**Source document:**
━━━━━━━━━━━━━━━━
A pollution link to why Delhi gets heavy winter fog

A study by Indian Institute of Tropical Meteorology and India Meteorological Department shows that the intensity of fog during the winter season has been increasing over Delhi due to the high pollution load.

india Updated: Dec 31, 2019 06:44 IST
Jayashree Nandi
Jayashree Nandi
New Delhi
People out on a foggy morning at Moti Bagh in New Delhi, on 28 December.
People out on a foggy morning at Moti Bagh in New Delhi, on 28 December. (HT PHOTO)

Delhi and many other parts of northwest India experience severe dense fog almost every winter disrupting air and train schedules and making road passengers more susceptible to accidents.

But why is NW India, more specifically the Indo-Gangetic Plain region susceptible to dense fog of this scale?

Meteorologists explain its mainly due to four reasons-- low winds, low temperatures, availability of moisture and pollution particles which act as surface for condensation. Delhi’s air quality index on Monday morning was 448 in severe category.

Fog is basically suspended water droplets or ice crystals in air very close to the surface.

A study by scientists of Indian Institute of Tropical Meteorology and India Meteorological Department published in 2017 in the journal of Aerosol and Air Quality Research (AAQR) the frequency and intensity of fog episodes during the winter season has been increasing during the past decade (2006 to 2016)over the megacity of Delhi due to the high pollution load. “The role of atmospheric aerosols is very important in the life cycle of fog in the urban areas,” the study said.

Mass concentration of Black carbon (BC)-- a component of particulate matter increased before and during the initial phase of a dense fog period. The study found decrease in temperature and increase in relative humidity (RH) played a major role in sustaining the dense fog despite the reduction in aerosol load thereafter.

Meteorologists have been noticing the phenomenon of extremely low day temperatures or cold spells accompanied by dense fog or low cloud cover over NW India more often since 1997. Delhi has been experiencing a cold spell for 16 days now.

“In 1976 there was a cold spell for six days. But after that the phenomenon has become more common in the late 90’s. If fog or low cloud hours increase obviously less solar energy is received and hence days are cold,” said RK Jenamani, senior scientist at National Weather Forecasting Centre.
━━━━━━━━━━━━━━━━
**Data listing:**
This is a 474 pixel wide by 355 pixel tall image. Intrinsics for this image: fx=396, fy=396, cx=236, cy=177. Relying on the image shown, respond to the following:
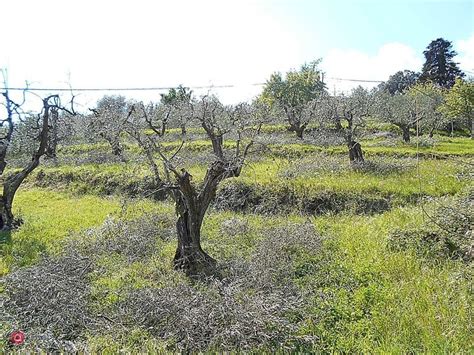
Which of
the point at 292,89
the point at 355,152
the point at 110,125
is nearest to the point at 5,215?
the point at 110,125

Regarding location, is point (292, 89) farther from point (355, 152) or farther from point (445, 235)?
point (445, 235)

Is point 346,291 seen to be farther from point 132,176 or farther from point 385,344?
point 132,176

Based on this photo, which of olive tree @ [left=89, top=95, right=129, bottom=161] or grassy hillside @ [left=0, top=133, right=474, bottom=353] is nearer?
grassy hillside @ [left=0, top=133, right=474, bottom=353]

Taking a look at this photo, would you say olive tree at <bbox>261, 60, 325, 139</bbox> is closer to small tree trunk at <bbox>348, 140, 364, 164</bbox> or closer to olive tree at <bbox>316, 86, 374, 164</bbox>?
olive tree at <bbox>316, 86, 374, 164</bbox>

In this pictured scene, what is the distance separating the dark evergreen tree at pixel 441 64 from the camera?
42.2 metres

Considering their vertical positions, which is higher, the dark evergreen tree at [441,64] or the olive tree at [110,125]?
the dark evergreen tree at [441,64]

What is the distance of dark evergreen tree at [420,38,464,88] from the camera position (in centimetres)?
4225

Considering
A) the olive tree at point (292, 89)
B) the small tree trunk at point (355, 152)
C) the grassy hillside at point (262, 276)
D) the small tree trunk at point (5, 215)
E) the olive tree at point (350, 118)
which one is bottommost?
the grassy hillside at point (262, 276)

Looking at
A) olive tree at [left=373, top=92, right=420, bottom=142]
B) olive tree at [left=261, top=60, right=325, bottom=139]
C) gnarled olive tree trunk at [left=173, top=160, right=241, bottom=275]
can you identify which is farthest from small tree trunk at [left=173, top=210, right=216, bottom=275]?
olive tree at [left=261, top=60, right=325, bottom=139]

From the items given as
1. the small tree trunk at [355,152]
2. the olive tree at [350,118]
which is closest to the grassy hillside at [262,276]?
the small tree trunk at [355,152]

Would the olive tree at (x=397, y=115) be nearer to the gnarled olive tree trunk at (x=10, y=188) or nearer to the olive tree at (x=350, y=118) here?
the olive tree at (x=350, y=118)

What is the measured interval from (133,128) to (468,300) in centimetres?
639

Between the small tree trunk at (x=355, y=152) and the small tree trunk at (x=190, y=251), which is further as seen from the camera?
the small tree trunk at (x=355, y=152)

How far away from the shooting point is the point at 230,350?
183 inches
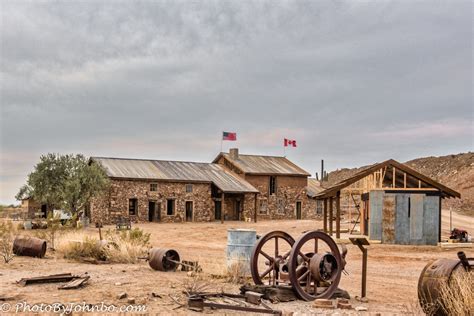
━━━━━━━━━━━━━━━━
**Task list:**
[1] In the article on Delhi's winter fog, what was Delhi's air quality index on Monday morning?
[2] Please rewrite the paragraph of the article on Delhi's winter fog that begins "Mass concentration of Black carbon" more briefly, keeping its main facts.
[3] Continue the article on Delhi's winter fog after its final paragraph.

**Exercise answers:**
[1] It was 448, in the severe category.

[2] Black carbon, a component of particulate matter, rose in concentration before and during the early phase of a dense fog period. Afterward, although the aerosol load fell, dropping temperatures and rising relative humidity largely kept the dense fog going.

[3]
Jenamani published a study in the Current Science journal in 2007 which said that there has been a fall in average maximum temperature by 2–3 degree C over 2 stations in the peak winter of January since 1989 with increase in average fog (all intensities of fog) hours per day by 8 h during the same period.

This study found that air pollution accentuates fog which in turn plays a role in reducing day temperatures because fog blocks sunlight. “The peak fog seasons were seen in the 1996 to 2007 period. Moisture and air pollution are highly linked. The life period of suspension of air pollutants is prolonged when there is moisture in the air. Low clouds which we are seeing over a very large area and very long period is nothing but fog at slightly higher level from the surface,” said Jenamani.

“When moisture is high pollution also goes up because particles become heavy and do aid in formation of fog or low clouds. But this needs to be studied further. The previous western disturbance on December 12 and 13 was so strong that it brought a lot of rain in December and caused moisture incursion helping create a severe cold spell and fog” Shrivastava said.

“In the past few days we have seen low clouds descend to surface and cause dense fog and then rise up again in a few hours. Availability of moisture and low temperatures combined to create the low cloud cover.” said Sachin Ghude, senior scientist at Indian Institute of Tropical Meteorology.

IMD describes fog as a phenomenon of small droplets suspended in air and the visibility is one kilometer or less.

Fog condensation usually occurs on particles floating in the air.